*Records for the task*:

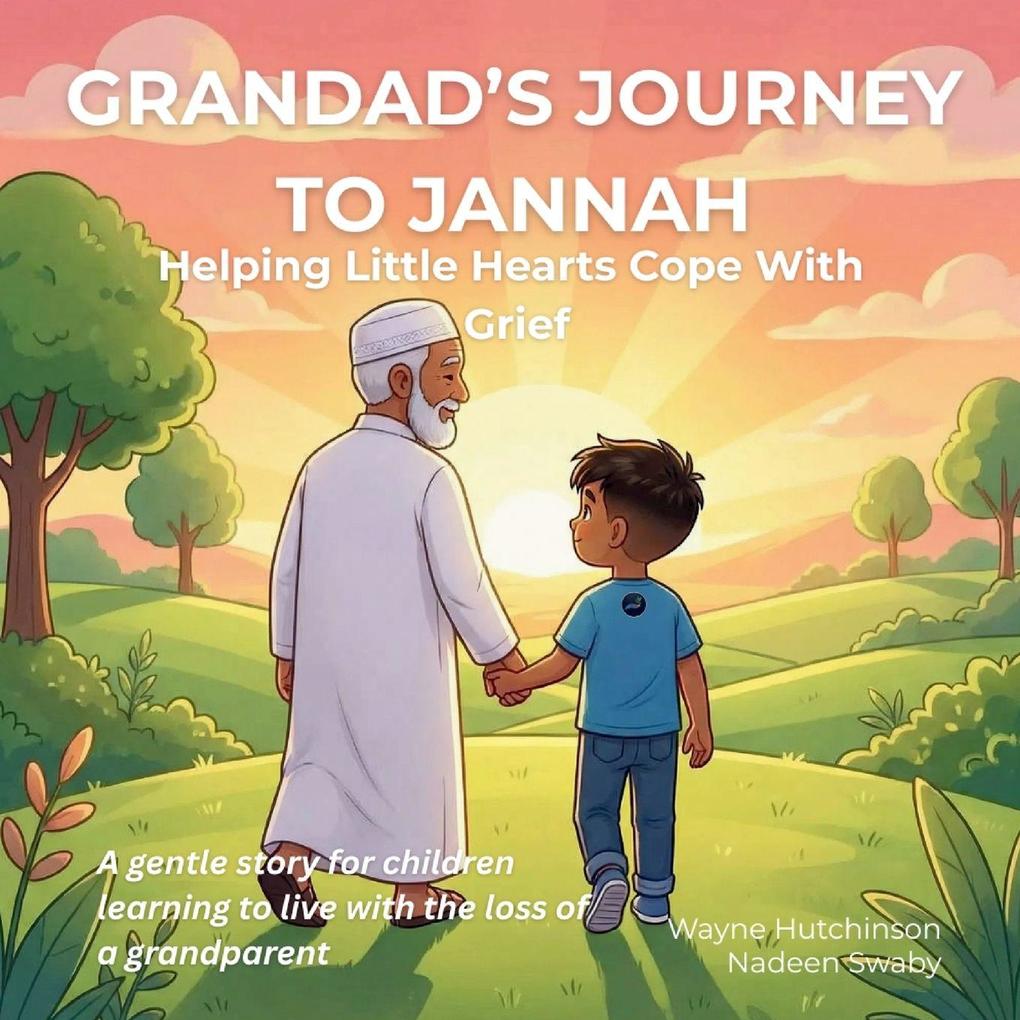 Grandad's Journey To Jannah
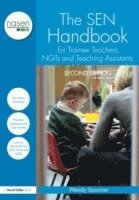 bokomslag The SEN Handbook for Trainee Teachers, NQTs and Teaching Assistants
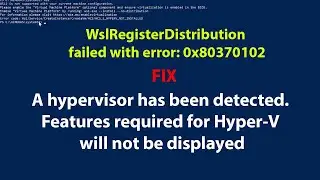 WSL FIX: A hypervisor has been detected. Features required for Hyper-V will not be displayed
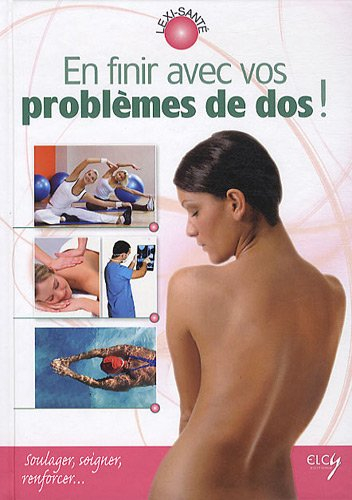 En finir avec vos problèmes de dos ! : soulager, soigner, renforcer...
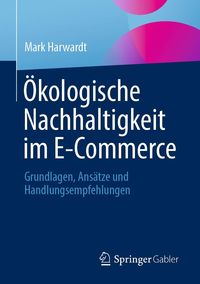 Produktbild: &Ouml;kologische Nachhaltigkeit im E-Commerce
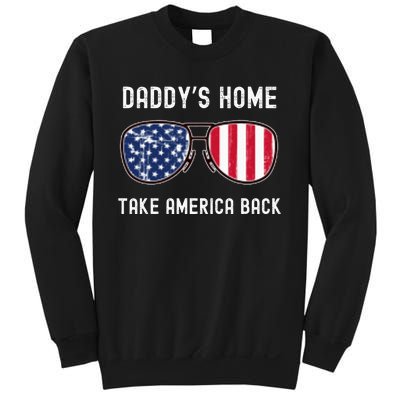 Trump 2024 Take America Back DaddyS Home Sweatshirt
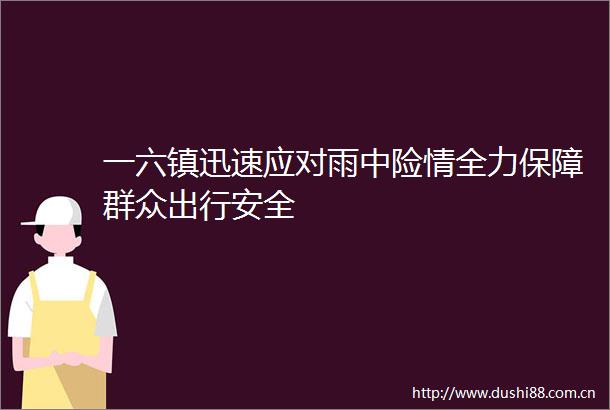 一六镇迅速应对雨中险情全力保障群众出行安全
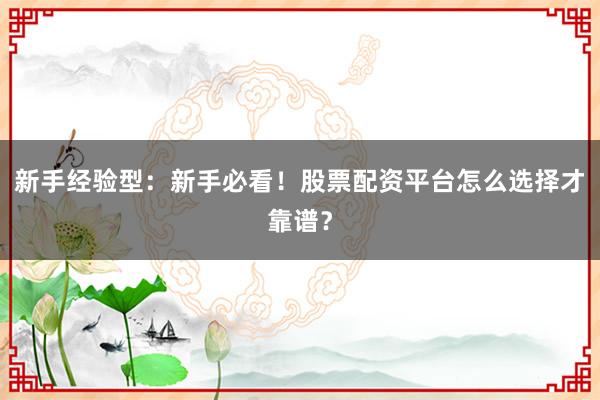 新手经验型：新手必看！股票配资平台怎么选择才靠谱？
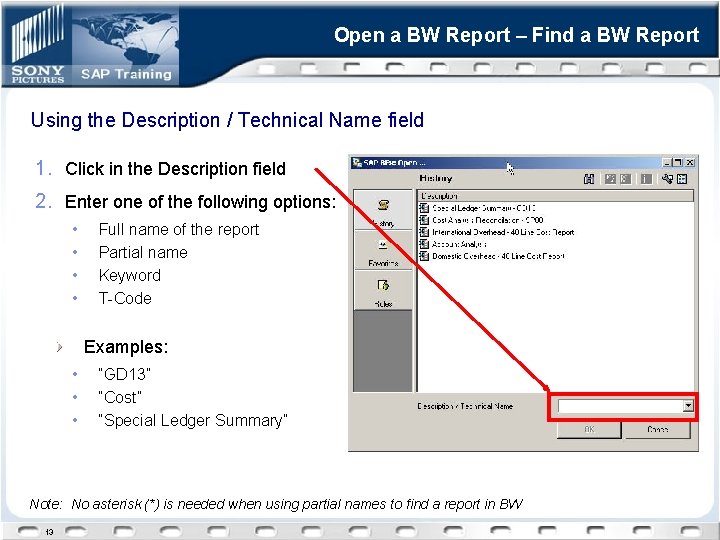Open a BW Report – Find a BW Report Using the Description / Technical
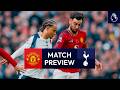 Man Utd V Spurs Premier League Match Preview 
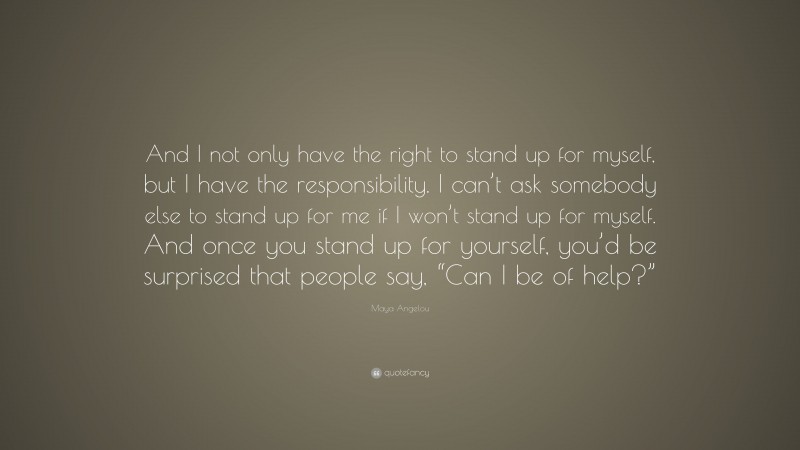 Maya Angelou Quote: “And I not only have the right to stand up for myself, but I have the responsibility. I can’t ask somebody else to stand up for me if I won’t stand up for myself. And once you stand up for yourself, you’d be surprised that people say, “Can I be of help?””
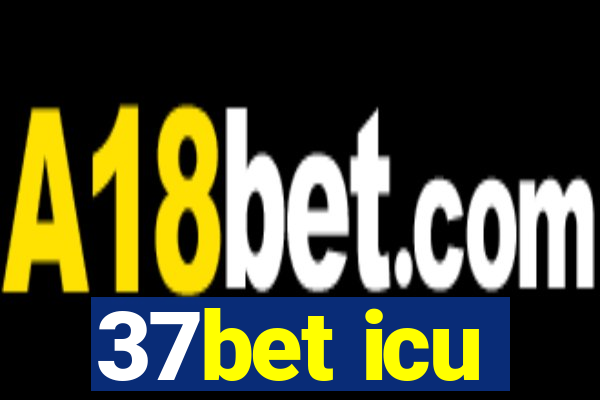 37bet icu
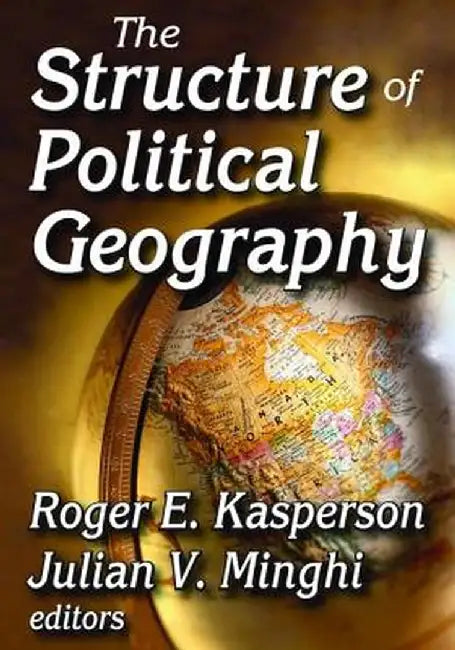 The Structure of Political Geography by Julian Minghi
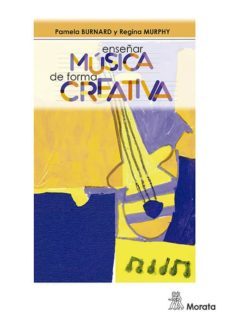 enseñar musica de forma creativa (ebook)-pamela burnard-regina murphy-9788471128393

*Exercise aim*: In the listing above, find the line with "WSL FIX: A hypervisor" and output every line through the one with "新手经验型：新手必看！股票配资平台怎么选择才靠谱？", exactly, without the pictures.

*Your response*:
 WSL FIX: A hypervisor has been detected. Features required for Hyper-V will not be displayed
 En finir avec vos problèmes de dos ! : soulager, soigner, renforcer...
 Produktbild: &Ouml;kologische Nachhaltigkeit im E-Commerce
 Trump 2024 Take America Back DaddyS Home Sweatshirt
 一六镇迅速应对雨中险情全力保障群众出行安全
 新手经验型：新手必看！股票配资平台怎么选择才靠谱？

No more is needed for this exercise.